The essential problem was a complete lack of generalization. Using ETL meant data pipelines needed to be designed and built based on each data source and destination. That meant you had to have ETL developers with the right skills to build and maintain data pipelines, even as technologies changed and evolved.
What is ELT?
ELT stands for extract, load, transform. It’s a data ingestion technique in which data is pulled from multiple sources into a data lake or cloud object storage. From there, the data can be transformed for various business purposes as needed.
ELT’s utility took off as the variability, velocity and volume of data exploded. And it’s enabled by an increasingly affordable cloud infrastructure.
Moreover, unlike ETL, ELT requires fewer engineers to operate. With its separation of extraction and transformation, ELT enables analysts, rather than engineers, to handle transformations with SQL. This idea is key to ELT’s success because it allows more departments in large organizations to self-service their data access.
A big part of the reason ELT is so much less labor-intensive is that it allows for greater generalization.
Engineers can build on premade extract-and-load solutions for popular data sources. And they can leverage the specialized expertise of external providers for more complicated data sources.
In contrast to ETL’s lack of generalization, ELT makes it possible for data engineers to outsource and automate rather than hand code pipelines that will need to be rewritten anyway.
But, as mentioned in the introduction, this shift from the developer-centric ETL to the more self-service oriented ELT, brings its own new challenge: an unknowably complex, opaque data infrastructure.
Shifting the paradigm from ETL to ELT
Much has been written about how ELT is disrupting ETL. If you’d like to dive a little deeper into the details, here’s a good Reddit thread on the topic. The basic idea is that ELT is better suited to the needs of modern enterprises.
Underscoring this point is that the primary reason ETL existed in the first place was that target systems didn’t have the computing or storage capacity to prepare, process and transform data. But with the rise of cloud data platforms, that’s no longer the case. And, except for certain niche applications, there’s no compelling reason to build the custom software needed to transform data as it’s extracted.
So for many—but not all—organizations, ELT is poised to render ETL obsolete.
To be sure, ETL will still have its uses. Among other things, ETL leveraging the processing power of Apache Spark can handle massive amounts of data and make it consumable to downstream applications.
Happiness means not having to choose
For engineers and analysts, happiness means not having to choose where or when you do data transformations.

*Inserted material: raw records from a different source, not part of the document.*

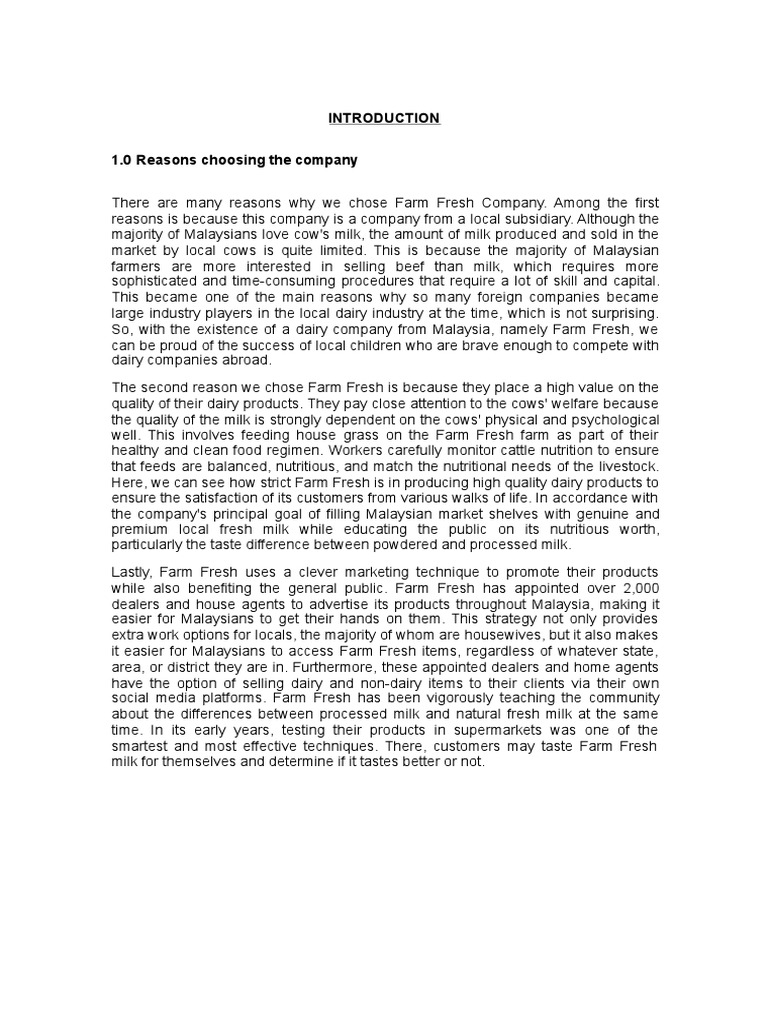 INTRODUCTION

1.0 Reasons choosing the company

There are many reasons why we chose Farm Fresh Company. Among the first reasons is because this company is a company from a local subsidiary. Although the majority of Malaysians love cow's milk, the amount of milk produced and sold in the market by local cows is quite limited. This is because the majority of Malaysian farmers are more interested in selling beef than milk, which requires more sophisticated and time-consuming procedures that require a lot of skill and capital. This became one of the main reasons why so many foreign companies became large industry players in the local dairy industry at the time, which is not surprising. So, with the existence of a dairy company from Malaysia, namely Farm Fresh, we can be proud of the success of local children who are brave enough to compete with dairy companies abroad.

The second reason we chose Farm Fresh is because they place a high value on the quality of their dairy products. They pay close attention to the cows' welfare because the quality of the milk is strongly dependent on the cows' physical and psychological well. This involves feeding house grass on the Farm Fresh farm as part of their healthy and clean food regimen. Workers carefully monitor cattle nutrition to ensure that feeds are balanced, nutritious, and match the nutritional needs of the livestock. Here, we can see how strict Farm Fresh is in producing high quality dairy products to ensure the satisfaction of its customers from various walks of life. In accordance with the company's principal goal of filling Malaysian market shelves with genuine and premium local fresh milk while educating the public on its nutritious worth, particularly the taste difference between powdered and processed milk.

Lastly, Farm Fresh uses a clever marketing technique to promote their products while also benefiting the general public. Farm Fresh has appointed over 2,000 dealers and house agents to advertise its products throughout Malaysia, making it easier for Malaysians to get their hands on them. This strategy not only provides extra work options for locals, the majority of whom are housewives, but it also makes it easier for Malaysians to access Farm Fresh items, regardless of whatever state, area, or district they are in. Furthermore, these appointed dealers and home agents have the option of selling dairy and non-dairy items to their clients via their own social media platforms. Farm Fresh has been vigorously teaching the community about the differences between processed milk and natural fresh milk at the same time. In its early years, testing their products in supermarkets was one of the smartest and most effective techniques. There, customers may taste Farm Fresh milk for themselves and determine if it tastes better or not.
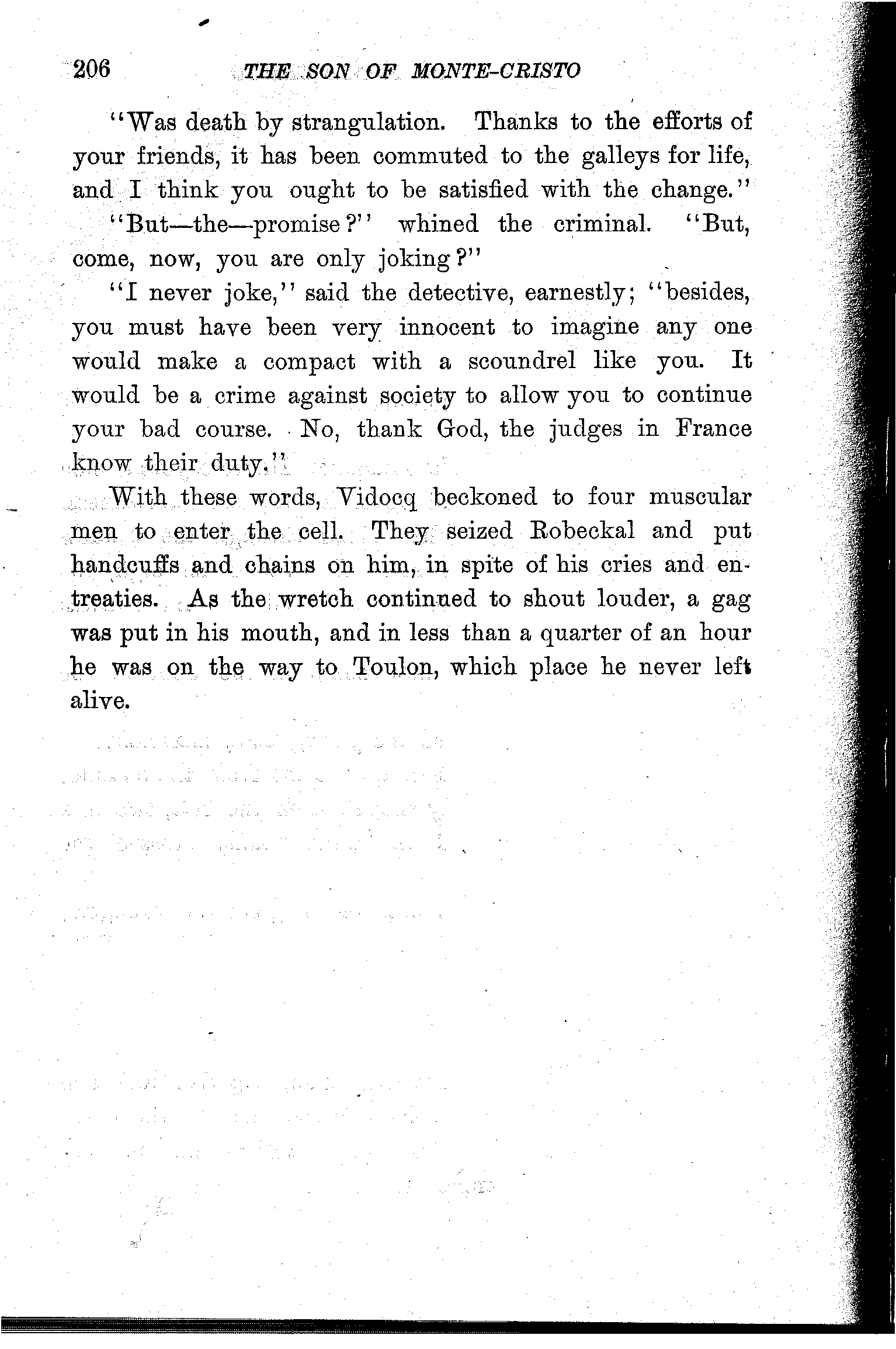 206 THE SON OF MONTE-CRISTO

"Was death by strangulation. Thanks to the efforts of your friends, it has been commuted to the galleys for life, and I think you ought to be satisfied with the change."

"But—the—promise?" whined the criminal. "But, come, now, you are only joking?"

"I never joke," said the detective, earnestly; "besides, you must have been very innocent to imagine any one would make a compact with a scoundrel like you. It would be a crime against society to allow you to continue your bad course. No, thank God, the judges in France know their duty."

With these words, Vidocq beckoned to four muscular men to enter the cell. They seized Robeckal and put handcuffs and chains on him, in spite of his cries and entreaties. As the wretch continued to shout louder, a gag was put in his mouth, and in less than a quarter of an hour he was on the way to Toulon, which place he never left alive.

While ETL and ELT tool vendors will espouse the virtues of one paradigm versus the other, the truth is you don’t have to choose. Instead, you can adopt an approach that goes like this:
- Extract data from multiple sources
- Perform preprocessing transformations, i.e. to mask private data
- Load data into a repository
- Transform data as needed based on business requirements
StreamSets was built from the ground up with this dual paradigm at its core. With dozens of pre-load transformation processors, you can drag and drop in a graphical user interface, many of the most time-consuming, complex engineering processes are abstracted away.
At the same time, StreamSets enables developers to write their own custom processors in their preferred language. So while it provides the ease of use and flexibility of ELT it doesn’t stop you from extending your pipelines for more specialized use cases.
And by providing a single interface through which you can see and manage all your data pipelines for ETL or ELT, StreamSets fully unlocks the power of modern data architectures.
To put it simply, when you ask, “ETL or ELT?” StreamSets says yes.